Identification of novel catabolic genes involved in 17β-estradiol degradation by Novosphingobium sp. ES2-1

Novosphingobium sp. ES2-1 is an efficient 17β-estradiol (E2)-degrading bacterium, which can convert E2 to estrone (E1), then to 4-hydroxyestrone (4-OH-E1) for subsequent oxidative cracking. In this study, the molecular bases for this process were elucidated. Two novel monooxygenase systems EstP and EstO were shown to catalyse the oxygenation of E1 and 4-OH-E1, respectively. EstP was a three-component cytochrome P450 monooxygenase system consisting of EstP1 (P450 monooxygenase), EstP2 (ferredoxin) and EstP3 (ferredoxin reductase). Ultraperformance liquid chromatography-high resolution mass spectrometry (UPLC-HRMS) analysis revealed that EstP catalysed the 4-hydroxylation of E1 to produce 4-OH-E1. The resultant 4-OH-E1 was further oxidized by a two-component monooxygenase system EstO consisting of EstO1 (flavin-dependent monooxygenases) and EstO2 (flavin reductase). UPLC-HRMS combined with ¹ H-nuclear magnetic resonance analysis demonstrated that EstO catalysed the breakage of C9-C10 to yield a ring B-cleavage product.

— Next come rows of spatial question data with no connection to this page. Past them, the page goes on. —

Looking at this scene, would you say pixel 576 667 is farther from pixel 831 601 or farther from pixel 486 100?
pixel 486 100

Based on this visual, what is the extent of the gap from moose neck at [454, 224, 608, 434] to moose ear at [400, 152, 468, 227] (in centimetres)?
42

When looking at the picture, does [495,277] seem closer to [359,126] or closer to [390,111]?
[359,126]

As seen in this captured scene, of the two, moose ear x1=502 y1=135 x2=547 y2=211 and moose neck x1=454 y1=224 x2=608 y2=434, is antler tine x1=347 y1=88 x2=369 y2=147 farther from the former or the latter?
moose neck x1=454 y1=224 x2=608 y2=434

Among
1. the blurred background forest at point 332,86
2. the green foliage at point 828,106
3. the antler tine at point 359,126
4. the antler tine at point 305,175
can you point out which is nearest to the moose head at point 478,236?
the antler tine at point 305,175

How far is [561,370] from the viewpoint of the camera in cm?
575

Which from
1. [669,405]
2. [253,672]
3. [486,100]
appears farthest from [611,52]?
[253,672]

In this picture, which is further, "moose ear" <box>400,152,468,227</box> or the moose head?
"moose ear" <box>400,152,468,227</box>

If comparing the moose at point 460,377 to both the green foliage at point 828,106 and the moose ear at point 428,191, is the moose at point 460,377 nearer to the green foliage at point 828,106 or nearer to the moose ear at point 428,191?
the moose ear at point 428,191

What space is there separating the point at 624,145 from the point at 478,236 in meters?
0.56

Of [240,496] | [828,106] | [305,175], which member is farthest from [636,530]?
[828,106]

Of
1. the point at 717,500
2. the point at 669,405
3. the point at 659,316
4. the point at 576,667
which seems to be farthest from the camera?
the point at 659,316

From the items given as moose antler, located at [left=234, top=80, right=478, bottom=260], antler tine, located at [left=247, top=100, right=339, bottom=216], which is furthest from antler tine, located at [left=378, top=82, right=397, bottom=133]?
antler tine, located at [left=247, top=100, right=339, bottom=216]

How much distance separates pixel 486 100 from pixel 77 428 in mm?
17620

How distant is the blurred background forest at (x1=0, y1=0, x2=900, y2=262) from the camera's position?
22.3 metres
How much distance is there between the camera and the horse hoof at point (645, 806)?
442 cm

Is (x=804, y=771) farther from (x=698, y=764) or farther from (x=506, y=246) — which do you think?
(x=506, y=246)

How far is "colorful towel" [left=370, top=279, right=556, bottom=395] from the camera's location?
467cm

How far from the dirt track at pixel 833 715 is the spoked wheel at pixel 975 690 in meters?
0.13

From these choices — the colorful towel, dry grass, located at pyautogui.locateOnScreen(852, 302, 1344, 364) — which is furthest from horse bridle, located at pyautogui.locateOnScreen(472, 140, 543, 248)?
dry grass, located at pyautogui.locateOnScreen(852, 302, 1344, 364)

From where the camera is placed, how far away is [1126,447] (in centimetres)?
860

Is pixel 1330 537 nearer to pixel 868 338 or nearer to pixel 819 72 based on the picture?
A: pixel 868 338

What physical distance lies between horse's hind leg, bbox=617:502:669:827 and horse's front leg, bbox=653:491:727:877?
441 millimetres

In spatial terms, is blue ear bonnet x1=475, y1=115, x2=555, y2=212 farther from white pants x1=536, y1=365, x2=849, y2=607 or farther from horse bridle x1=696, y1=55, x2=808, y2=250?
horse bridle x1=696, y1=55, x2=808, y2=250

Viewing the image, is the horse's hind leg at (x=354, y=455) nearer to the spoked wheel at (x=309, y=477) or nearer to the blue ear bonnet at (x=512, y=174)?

In addition, the oxygenase component genes estP1 and estO1 exhibited contrary inductive behaviours when exposed to different steroids, suggesting that EstP1-mediated 4-hydroxylation was E2-specific, whereas EstO1-mediated monooxygenation might be involved in the degradation of testosterone, androstenedione, progesterone and pregnenolone. This also implied that the mechanisms of the catabolism of different steroids by the same microorganism might be partially interlinked.